--- Start DOCUMENT EXTRACT ---

This repository contains the code for the paper CHEDAR: Conversation History Embedding for Dense Answer Retrieval. Our research is built on top of the ConvDR paper and therefore we use their respository as base for our approach. We use the instructions provided by them to attempt to reproduce their results and we provide below their steps along with our modifications. (Some of their commands didn't match the code or missed steps)
*Commands to run CHEDAR are at the end of the README.
Install dependencies:
git clone https://github.com/blazejdolicki/CHEDAR.git
cd CHEDAR/ConvDR
pip install -r requirements.txt
We recommend set PYTHONPATH
before running the code:
export PYTHONPATH=${PYTHONPATH}:`pwd`
To train ConvDR, we need trained ad hoc dense retrievers. We use ANCE for both tasks. Please download those checkpoints here: TREC CAsT. For TREC CAsT, we directly use the official model trained on MS MARCO Passage Retrieval task.
The following code downloads those checkpoints and store them in ./checkpoints
.
mkdir checkpoints
wget https://webdatamltrainingdiag842.blob.core.windows.net/semistructstore/OpenSource/Passage_ANCE_FirstP_Checkpoint.zip
wget https://data.thunlp.org/convdr/ad-hoc-ance-orquac.cp
unzip Passage_ANCE_FirstP_Checkpoint.zip
mv "Passage ANCE(FirstP) Checkpoint" ad-hoc-ance-msmarco
By default, we expect raw data to be stored in ./datasets/raw
and processed data to be stored in ./datasets
:
mkdir datasets
mkdir datasets/raw
Use the following commands to download the document collection for CAsT-19 as well as the MARCO duplicate file:
cd datasets/raw
wget https://msmarco.blob.core.windows.net/msmarcoranking/collection.tar.gz
tar -xf collection.tar.gz
mv collection.tsv msmarco.tsv
wget http://trec-car.cs.unh.edu/datareleases/v2.0/paragraphCorpus.v2.0.tar.xz
tar -xf paragraphCorpus.v2.0.tar.xz
wget http://boston.lti.cs.cmu.edu/Services/treccast19/duplicate_list_v1.0.txt
cd ../../
Download necessary files for CAsT-19 and store them into ./datasets/raw/cast-19
:
mkdir datasets/raw/cast-19
cd datasets/raw/cast-19
wget https://raw.githubusercontent.com/daltonj/treccastweb/master/2019/data/evaluation/evaluation_topics_v1.0.json
wget https://raw.githubusercontent.com/daltonj/treccastweb/master/2019/data/evaluation/evaluation_topics_annotated_resolved_v1.0.tsv
wget https://trec.nist.gov/data/cast/2019qrels.txt
cd ../../
Use the scripts ./data/preprocess_cast19
to preprocess raw CAsT files:
mkdir datasets/cast-19
mkdir datasets/cast-shared
python data/preprocess_cast19.py --car_cbor=datasets/raw/dedup.articles-paragraphs.cbor --msmarco_collection=datasets/raw/msmarco.tsv --duplicate_file=datasets/raw/duplicate_list_v1.0.txt --cast_dir=datasets/raw/cast-19/ --out_data_dir=datasets/cast-19 --out_collection_dir=datasets/cast-shared
Our code is based on ANCE and we have a similar embedding inference pipeline, where the documents are first tokenized and converted to token ids and then the token ids are used for embedding inference. You can create sub-directories tokenized
and embeddings
inside ./datasets/cast-shared
to store the tokenized documents and document embeddings, respectively:
mkdir datasets/cast-shared/tokenized
mkdir datasets/cast-shared/embeddings
Note that we used embeddings and tokenized data from a shared folder on Lisa (/project/gpuuva006/CAST19_ANCE_embeddings
and /project/gpuuva006/team3/cast-tokenized/
), so you can use those directories if you have access to the cluster. If not, then use the folders datasets/cast-shared/embeddings
and datasets/cast-shared/tokenized
as mentioned above but bear in mind that you need to change the directories in batch scripts.

--- End DOCUMENT EXTRACT ---
--- Start DATA ENTRIES ---

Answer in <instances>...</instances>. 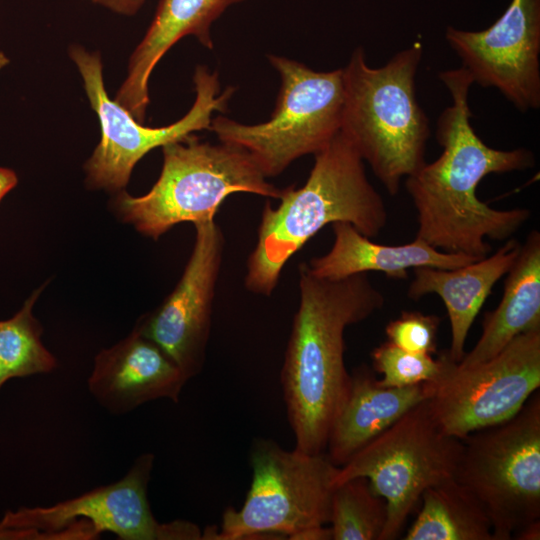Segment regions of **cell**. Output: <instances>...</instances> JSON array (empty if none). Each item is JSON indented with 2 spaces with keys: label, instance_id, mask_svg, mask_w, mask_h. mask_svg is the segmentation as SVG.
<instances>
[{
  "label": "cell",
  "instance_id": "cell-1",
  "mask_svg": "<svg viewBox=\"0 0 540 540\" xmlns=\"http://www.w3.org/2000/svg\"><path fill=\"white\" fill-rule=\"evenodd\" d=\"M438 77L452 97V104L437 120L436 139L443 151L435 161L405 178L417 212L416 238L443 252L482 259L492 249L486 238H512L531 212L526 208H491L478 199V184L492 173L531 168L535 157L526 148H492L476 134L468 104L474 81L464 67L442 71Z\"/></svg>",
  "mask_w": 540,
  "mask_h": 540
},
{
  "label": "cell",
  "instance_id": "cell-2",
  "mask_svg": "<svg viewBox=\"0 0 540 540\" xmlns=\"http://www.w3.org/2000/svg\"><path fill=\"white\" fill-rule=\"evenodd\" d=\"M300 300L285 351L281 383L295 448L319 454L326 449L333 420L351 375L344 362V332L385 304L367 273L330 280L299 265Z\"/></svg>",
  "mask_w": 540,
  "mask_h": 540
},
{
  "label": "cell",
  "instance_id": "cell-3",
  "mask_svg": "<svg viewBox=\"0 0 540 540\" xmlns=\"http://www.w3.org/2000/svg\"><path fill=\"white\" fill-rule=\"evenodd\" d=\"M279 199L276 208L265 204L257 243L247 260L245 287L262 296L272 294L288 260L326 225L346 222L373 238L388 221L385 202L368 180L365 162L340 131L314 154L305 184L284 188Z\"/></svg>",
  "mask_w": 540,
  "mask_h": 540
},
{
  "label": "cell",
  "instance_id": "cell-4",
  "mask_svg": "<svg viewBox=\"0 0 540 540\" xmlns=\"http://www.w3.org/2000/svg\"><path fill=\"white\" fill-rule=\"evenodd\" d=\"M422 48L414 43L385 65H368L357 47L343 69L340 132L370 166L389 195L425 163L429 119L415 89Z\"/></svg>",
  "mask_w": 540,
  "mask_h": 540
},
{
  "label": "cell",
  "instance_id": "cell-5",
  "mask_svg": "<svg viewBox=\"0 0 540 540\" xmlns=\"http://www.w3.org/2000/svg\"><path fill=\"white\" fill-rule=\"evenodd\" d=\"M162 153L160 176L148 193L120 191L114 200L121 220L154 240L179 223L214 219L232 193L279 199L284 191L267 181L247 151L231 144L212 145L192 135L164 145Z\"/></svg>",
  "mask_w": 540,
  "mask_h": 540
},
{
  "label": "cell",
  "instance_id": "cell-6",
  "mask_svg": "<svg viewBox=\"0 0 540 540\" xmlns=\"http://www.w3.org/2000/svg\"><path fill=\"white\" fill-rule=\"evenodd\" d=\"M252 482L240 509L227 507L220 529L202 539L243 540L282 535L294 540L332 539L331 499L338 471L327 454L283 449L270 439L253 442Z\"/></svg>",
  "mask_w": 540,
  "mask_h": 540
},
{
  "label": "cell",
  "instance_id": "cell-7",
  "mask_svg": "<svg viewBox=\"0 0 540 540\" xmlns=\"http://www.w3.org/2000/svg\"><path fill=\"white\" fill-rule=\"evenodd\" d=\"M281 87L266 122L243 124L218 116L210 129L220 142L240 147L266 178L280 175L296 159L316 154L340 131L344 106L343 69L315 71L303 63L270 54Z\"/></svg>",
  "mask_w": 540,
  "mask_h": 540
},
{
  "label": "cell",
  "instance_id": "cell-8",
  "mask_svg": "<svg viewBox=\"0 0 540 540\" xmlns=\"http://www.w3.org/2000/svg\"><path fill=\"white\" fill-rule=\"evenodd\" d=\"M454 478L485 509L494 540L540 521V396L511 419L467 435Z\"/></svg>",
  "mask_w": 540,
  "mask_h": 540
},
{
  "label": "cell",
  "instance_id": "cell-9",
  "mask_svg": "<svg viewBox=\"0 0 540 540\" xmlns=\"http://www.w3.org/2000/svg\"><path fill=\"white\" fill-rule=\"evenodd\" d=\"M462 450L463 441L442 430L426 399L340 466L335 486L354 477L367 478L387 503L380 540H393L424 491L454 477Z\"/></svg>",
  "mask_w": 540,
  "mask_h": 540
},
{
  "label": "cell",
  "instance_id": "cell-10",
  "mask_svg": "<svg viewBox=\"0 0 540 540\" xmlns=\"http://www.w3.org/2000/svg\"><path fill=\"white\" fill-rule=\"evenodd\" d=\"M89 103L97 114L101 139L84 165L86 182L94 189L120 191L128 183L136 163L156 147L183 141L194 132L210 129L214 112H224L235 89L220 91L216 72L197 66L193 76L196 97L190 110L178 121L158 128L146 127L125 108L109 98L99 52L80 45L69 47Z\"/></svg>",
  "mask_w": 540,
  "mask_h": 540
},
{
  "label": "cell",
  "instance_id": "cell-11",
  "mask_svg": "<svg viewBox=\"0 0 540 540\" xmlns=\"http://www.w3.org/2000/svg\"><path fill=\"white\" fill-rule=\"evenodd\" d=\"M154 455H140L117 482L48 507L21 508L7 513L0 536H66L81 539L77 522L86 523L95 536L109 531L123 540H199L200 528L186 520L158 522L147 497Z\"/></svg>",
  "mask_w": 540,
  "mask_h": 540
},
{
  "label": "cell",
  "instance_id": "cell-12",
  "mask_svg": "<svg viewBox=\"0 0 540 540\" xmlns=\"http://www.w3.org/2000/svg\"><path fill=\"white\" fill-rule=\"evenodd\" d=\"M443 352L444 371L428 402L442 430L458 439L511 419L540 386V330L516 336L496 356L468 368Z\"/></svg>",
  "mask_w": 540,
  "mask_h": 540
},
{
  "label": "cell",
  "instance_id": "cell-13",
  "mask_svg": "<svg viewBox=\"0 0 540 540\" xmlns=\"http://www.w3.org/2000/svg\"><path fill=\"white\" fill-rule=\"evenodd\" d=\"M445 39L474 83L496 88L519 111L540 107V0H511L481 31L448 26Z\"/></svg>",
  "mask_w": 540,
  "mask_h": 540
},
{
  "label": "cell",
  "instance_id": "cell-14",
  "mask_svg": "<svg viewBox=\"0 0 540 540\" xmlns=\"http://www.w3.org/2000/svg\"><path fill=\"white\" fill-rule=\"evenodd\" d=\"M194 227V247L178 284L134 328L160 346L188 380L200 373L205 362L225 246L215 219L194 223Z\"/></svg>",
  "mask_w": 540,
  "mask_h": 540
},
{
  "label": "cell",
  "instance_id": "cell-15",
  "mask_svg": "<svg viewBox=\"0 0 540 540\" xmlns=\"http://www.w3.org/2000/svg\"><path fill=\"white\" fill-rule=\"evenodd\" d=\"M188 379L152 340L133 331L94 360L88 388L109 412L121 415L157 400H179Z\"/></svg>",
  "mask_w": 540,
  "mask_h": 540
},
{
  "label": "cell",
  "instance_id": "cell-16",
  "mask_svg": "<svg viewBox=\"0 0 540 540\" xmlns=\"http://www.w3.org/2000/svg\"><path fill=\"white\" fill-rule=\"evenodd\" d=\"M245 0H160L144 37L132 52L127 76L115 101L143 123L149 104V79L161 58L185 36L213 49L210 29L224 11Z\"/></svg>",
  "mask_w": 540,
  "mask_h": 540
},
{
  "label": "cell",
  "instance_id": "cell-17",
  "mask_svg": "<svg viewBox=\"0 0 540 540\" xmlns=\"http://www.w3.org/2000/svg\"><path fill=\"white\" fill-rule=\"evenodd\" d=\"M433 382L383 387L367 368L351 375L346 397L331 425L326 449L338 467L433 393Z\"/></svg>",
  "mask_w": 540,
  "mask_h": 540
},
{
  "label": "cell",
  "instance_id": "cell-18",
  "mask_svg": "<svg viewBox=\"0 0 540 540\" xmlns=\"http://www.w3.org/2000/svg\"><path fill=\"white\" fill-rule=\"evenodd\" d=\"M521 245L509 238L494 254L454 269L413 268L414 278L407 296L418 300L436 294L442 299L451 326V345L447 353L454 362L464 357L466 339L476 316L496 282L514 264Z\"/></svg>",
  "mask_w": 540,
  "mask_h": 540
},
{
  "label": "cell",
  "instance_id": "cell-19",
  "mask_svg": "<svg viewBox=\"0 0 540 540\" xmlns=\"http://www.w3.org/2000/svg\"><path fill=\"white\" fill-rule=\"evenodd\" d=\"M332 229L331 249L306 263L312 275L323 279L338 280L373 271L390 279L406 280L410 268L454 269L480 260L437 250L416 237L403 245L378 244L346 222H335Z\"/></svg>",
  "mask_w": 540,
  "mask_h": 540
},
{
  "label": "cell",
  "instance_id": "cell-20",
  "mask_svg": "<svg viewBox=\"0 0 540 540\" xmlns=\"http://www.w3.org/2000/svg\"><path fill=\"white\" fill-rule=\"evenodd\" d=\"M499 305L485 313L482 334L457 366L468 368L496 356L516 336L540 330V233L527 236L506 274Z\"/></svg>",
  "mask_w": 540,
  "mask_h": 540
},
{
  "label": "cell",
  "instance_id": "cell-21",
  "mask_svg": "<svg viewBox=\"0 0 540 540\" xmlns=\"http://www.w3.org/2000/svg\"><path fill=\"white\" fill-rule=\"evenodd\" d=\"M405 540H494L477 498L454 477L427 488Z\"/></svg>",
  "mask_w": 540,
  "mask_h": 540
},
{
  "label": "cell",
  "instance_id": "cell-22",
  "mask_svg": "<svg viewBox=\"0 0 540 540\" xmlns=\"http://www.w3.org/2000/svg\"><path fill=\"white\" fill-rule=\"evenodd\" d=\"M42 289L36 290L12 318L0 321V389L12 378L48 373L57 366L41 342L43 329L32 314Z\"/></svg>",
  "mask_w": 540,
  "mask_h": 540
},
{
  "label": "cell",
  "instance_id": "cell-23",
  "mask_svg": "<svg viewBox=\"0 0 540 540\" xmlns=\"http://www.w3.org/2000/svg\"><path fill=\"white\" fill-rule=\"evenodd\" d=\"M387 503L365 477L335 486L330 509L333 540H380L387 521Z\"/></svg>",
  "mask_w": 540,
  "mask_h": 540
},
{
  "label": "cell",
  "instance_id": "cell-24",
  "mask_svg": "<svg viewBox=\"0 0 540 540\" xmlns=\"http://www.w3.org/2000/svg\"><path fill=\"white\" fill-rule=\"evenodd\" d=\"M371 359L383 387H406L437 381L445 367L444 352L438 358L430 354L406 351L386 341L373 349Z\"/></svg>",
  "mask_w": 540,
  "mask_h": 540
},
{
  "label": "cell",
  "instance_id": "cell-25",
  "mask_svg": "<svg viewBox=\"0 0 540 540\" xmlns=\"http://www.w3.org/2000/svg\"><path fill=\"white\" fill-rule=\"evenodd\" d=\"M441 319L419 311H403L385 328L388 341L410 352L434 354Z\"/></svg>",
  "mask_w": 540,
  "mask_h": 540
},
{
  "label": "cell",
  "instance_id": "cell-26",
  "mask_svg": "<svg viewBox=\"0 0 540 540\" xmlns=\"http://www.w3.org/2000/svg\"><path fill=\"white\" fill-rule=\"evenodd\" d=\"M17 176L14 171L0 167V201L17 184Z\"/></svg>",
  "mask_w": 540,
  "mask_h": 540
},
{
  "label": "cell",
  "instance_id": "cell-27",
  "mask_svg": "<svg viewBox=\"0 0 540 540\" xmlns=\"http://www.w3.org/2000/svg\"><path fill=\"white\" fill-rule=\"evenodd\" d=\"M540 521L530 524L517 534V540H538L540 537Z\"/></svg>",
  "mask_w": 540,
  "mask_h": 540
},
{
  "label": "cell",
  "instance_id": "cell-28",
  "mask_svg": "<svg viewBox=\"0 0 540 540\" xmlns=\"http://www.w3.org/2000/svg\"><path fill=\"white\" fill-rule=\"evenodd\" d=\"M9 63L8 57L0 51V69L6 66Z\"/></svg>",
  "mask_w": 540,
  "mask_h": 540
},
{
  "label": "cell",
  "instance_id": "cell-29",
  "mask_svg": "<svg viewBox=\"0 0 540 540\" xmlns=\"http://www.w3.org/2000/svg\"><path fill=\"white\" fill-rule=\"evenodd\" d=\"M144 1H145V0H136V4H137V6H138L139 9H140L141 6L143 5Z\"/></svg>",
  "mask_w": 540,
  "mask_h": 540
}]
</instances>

--- End DATA ENTRIES ---

PROBLEM TO WORK ON
Quote the CHEDAR README above word for word, starting with "This repository contains" and going on through "or missed steps)".

RESULT OF THIS TASK
This repository contains the code for the paper CHEDAR: Conversation History Embedding for Dense Answer Retrieval. Our research is built on top of the ConvDR paper and therefore we use their respository as base for our approach. We use the instructions provided by them to attempt to reproduce their results and we provide below their steps along with our modifications. (Some of their commands didn't match the code or missed steps)